- **Document segment**
+-------+

Film Inquiry

PIN CUSHION: The Nightmare Of Bullying

source: Pin Cushion Film Company

There’s (at least) one in every classroom, in every town, in every country. A person who doesn’t fit in. A person considered weird by all their peers.. A clear target for bullies, who are merciless in their attacks.

Pin Cushion tells the story of two of these unfortunate souls.

Pin Cushion

Iona (Lily Newmark) and her mother Lyn (Joanna Scanlon) are new in town. They do everything together; invent dance routines, solve jigsaw puzzles, they even sleep in the same bed. Although Iona and Lyn’s world is a small one, they are happy together.

Until, that is, Iona starts a new school. She’s an immediate target for a gang of bullies, led by Keeley (Sacha Cordy-Nice). While they eventually let her into their gang, she remains a subject of abuse; the other girls taking advantage of her sexual inexperience and fervent desire to be liked. Though they make her life miserable, Iona pretends to her mum that they are all the best of friends. She doesn’t want to worry her, after all.

+-------+

- **Problem to work on**
Copy the part of the Pin Cushion review starting at "source: Pin Cushion" and ending at "are happy together." word for word.

- **Data lines**

+-------+

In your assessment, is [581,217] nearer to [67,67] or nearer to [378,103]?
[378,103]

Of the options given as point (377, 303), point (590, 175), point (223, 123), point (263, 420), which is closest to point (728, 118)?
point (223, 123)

+-------+

- **Task output**
source: Pin Cushion Film Company

There’s (at least) one in every classroom, in every town, in every country. A person who doesn’t fit in. A person considered weird by all their peers.. A clear target for bullies, who are merciless in their attacks.

Pin Cushion tells the story of two of these unfortunate souls.

Pin Cushion

Iona (Lily Newmark) and her mother Lyn (Joanna Scanlon) are new in town. They do everything together; invent dance routines, solve jigsaw puzzles, they even sleep in the same bed. Although Iona and Lyn’s world is a small one, they are happy together.